Delivering Meaningful Messages
in a Global Organization
I had the opportunity to sit down with Scott McGohan, CEO of McGohan Brabender, to chat about the complexities of consistently delivering a meaningful message across the layers of an organization. Here are a few thoughts that arose during our conversation.
Everybody wants to be more agile, more responsive, and more connected to their customers. And you do that through your own people. Your people are the representation of your brand.
If you have hundreds or thousands of employees scattered across the globe, it can be really difficult to align them around the same purpose, vision, and values. Translating that direction through layers of management and leadership so that people feel and experience what you want them to do is a daunting task. To do it, you’ve got to use lots of touchpoints and engagement.

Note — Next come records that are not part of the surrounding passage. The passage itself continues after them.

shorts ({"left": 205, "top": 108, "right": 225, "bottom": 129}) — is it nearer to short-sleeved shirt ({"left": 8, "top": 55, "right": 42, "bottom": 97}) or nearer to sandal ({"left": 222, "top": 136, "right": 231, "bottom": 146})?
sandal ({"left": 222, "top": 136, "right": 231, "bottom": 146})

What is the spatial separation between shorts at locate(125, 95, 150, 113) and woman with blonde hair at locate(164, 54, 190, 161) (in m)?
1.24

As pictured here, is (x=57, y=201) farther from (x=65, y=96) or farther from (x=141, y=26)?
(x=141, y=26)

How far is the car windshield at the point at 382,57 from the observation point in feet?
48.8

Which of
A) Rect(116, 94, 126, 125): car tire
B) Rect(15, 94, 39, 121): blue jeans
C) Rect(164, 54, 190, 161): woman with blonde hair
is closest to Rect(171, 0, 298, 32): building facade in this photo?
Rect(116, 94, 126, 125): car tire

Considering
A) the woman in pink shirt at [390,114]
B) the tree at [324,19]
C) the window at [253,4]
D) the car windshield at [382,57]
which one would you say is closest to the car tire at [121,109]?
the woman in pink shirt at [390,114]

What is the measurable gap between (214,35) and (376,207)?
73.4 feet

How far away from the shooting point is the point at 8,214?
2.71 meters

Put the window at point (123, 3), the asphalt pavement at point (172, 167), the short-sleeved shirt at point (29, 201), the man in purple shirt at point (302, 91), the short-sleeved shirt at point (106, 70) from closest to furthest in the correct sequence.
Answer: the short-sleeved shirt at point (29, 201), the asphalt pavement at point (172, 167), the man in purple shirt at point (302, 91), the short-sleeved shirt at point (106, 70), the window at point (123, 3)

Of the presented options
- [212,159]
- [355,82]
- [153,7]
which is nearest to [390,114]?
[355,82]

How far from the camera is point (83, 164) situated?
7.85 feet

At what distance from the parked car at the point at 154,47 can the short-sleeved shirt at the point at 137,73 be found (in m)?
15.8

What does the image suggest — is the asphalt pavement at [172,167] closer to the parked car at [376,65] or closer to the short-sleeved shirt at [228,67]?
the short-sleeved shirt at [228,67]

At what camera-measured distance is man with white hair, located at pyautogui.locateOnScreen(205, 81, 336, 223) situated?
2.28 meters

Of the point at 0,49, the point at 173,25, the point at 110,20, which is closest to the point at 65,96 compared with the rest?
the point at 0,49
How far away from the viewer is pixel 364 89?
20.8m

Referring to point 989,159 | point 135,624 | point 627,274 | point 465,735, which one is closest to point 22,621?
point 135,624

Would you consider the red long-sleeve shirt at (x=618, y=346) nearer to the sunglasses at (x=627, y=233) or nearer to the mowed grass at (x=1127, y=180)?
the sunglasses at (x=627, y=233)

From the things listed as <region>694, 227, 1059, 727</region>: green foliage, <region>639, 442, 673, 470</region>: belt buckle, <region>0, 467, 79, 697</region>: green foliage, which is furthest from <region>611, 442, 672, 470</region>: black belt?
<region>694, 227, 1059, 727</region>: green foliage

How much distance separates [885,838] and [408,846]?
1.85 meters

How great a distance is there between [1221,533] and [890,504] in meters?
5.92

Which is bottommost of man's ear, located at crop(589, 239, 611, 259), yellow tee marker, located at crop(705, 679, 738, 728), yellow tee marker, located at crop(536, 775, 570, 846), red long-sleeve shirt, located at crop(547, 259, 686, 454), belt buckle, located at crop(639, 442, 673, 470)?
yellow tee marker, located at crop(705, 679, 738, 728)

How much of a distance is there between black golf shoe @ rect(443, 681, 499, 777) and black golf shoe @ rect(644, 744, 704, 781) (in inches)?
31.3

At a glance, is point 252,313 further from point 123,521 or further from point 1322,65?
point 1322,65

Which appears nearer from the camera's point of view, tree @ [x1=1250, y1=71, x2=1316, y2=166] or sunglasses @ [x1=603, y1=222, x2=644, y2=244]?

How you engage people and how you align them and get them working on the same things at the right time depends upon distributed leadership across the organization. And if you want to do it with any sense of speed and agility, you have to distribute authority and autonomy.
As organizations work more and more toward distributed authority, they’re trying to get consistency at the same time. Some things that are critically important to consistency are communication, constant on-point messaging, internal marketing, and visualization of ideas and concepts around how you engage people and what you’re trying to do and what you’re about.
Context matters. You have to consider the context and the experience of your people. At TiER1, we help organizations start with the individual, with the end person, to help organizations see what the world looks and feels like to that person.
Some managers and leaders were brought up to focus on their grand strategy or plan, and then push it out to a mass of people. But we’re seeing that it doesn’t really work that way. People either absorb that plan or they don’t. You’ve got to look at their world and think about how you can make it comfortable and create the space for them to absorb things.
People really do want to do great work. They want to contribute, they want to do meaningful stuff. There’s something innate in us to want to contribute from our strengths. So we’ve got to create an environment that engages and taps into that discretionary energy. If you can inspire all the people in your organization to live out that brand, you really have something powerful—because businesses work best when everyone does their best work.